Ce n’était jamais arrivé dans l’histoire de la Banque africaine de développement depuis sa création en 1964. Pour la première fois, la principale institution de financement du continent africain tient du mercredi 26 au jeudi 27 août ses assemblées annuelles sur le mode virtuel à cause de la pandémie du Covid-19. Exit donc les bruits de couloirs, les rumeurs de l’hôtel Ivoire-Sofitel où s’est tenue la dernière réunion des gouverneurs à Abidjan en 2015. Après avoir porté, à la surprise générale, leur choix sur le Nigérian Akinwumi Adesina parmi huit candidats en lice, les décideurs n’auront pas beaucoup d’intrigues à démêler, car l’actuel président de la banque panafricaine est le seul candidat en lice pour un deuxième mandat de cinq ans après avoir été blanchi de toutes les allégations d’abus de pouvoir et de corruption dont il était la cible par un panel indépendant.

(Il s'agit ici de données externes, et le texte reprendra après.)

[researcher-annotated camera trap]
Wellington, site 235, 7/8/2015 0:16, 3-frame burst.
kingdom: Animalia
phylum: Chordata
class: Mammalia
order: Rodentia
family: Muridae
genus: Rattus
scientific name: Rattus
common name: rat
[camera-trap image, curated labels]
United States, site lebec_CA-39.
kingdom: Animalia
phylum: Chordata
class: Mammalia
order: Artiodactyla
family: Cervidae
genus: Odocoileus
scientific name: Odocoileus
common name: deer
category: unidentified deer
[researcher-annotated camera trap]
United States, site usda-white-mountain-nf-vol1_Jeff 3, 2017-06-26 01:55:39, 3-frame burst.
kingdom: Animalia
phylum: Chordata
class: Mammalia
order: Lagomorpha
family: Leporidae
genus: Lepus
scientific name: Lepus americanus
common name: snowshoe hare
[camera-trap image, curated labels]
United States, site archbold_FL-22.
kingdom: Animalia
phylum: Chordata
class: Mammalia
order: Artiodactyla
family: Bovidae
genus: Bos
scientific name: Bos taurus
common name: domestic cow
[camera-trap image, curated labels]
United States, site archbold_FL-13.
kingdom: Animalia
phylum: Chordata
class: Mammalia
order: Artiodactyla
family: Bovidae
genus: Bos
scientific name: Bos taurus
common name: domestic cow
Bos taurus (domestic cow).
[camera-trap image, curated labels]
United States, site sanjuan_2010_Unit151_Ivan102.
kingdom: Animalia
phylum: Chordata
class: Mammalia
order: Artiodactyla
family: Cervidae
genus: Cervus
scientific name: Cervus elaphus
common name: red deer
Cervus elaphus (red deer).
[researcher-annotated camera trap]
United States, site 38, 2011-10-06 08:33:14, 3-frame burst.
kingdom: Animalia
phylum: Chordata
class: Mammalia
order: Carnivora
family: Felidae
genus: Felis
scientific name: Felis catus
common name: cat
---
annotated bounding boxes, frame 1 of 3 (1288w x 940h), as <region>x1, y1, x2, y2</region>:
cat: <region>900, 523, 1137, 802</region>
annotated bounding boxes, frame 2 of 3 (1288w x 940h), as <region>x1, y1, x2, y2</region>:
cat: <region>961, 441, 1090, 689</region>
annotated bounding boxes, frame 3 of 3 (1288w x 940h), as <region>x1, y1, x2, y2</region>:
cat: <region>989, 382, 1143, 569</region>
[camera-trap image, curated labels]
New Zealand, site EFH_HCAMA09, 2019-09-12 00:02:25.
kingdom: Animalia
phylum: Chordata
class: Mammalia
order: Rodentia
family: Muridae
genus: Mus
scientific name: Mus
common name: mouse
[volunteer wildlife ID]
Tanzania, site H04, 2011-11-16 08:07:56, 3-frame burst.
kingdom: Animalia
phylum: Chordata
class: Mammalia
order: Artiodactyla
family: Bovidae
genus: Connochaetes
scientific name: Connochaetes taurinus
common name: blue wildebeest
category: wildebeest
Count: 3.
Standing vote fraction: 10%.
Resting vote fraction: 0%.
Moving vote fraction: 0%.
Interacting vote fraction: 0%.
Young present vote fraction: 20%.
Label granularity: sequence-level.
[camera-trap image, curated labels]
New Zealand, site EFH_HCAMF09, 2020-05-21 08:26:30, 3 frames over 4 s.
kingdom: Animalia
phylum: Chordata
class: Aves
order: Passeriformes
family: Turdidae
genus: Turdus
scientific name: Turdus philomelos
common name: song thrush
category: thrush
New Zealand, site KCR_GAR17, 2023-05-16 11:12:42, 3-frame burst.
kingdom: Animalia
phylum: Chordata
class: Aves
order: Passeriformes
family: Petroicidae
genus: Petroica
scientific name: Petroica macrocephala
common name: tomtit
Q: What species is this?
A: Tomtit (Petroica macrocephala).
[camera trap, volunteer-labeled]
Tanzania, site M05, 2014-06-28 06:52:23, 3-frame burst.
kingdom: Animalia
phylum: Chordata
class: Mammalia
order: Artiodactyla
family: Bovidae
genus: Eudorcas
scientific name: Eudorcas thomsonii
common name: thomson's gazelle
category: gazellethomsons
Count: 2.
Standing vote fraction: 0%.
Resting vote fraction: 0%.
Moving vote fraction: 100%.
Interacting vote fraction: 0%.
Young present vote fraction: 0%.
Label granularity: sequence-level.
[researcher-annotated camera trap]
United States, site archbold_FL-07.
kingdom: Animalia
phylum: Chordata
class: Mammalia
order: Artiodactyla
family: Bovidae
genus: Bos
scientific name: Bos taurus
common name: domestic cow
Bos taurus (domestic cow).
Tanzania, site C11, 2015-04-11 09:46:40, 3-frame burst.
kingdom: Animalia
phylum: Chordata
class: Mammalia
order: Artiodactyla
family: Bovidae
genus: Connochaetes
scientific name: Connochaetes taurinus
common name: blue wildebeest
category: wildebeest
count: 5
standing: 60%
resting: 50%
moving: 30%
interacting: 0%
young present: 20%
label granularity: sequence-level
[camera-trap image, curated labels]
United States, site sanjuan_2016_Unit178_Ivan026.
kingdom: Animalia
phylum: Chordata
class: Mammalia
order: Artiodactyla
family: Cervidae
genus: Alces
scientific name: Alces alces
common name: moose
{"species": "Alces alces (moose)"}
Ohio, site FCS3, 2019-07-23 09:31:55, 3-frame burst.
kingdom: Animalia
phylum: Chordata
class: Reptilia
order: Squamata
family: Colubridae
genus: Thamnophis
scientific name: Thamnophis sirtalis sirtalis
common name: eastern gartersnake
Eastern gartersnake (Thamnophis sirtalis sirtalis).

Ces accusations ont cependant terni l’image du flamboyant président de la BAD, dont la réélection semblait assurée au début de l’année, avec le soutien de l’Union africaine, de la Communauté économique des États de l’Afrique de l’Ouest (Cedeao), et après une augmentation de capital géante de 115 milliards de dollars réussie en octobre 2019. Les réunions annuelles devaient se tenir à la fin mai, elles ont été reportées en raison de la propagation du coronavirus.

Akinwumi Adesina, de la consécration à la tourmente

Ce feuilleton médiatico-financier qui dure depuis avril, lorsque les accusations ont fuité dans les médias, a déstabilisé l’institution panafricaine de développement, et particulièrement son président. Adesina, 60 ans, ancien ministre de l’Agriculture du Nigeria, s’est, dès le début, vigoureusement défendu, rejetant en bloc toutes les accusations et clamant son « innocence ».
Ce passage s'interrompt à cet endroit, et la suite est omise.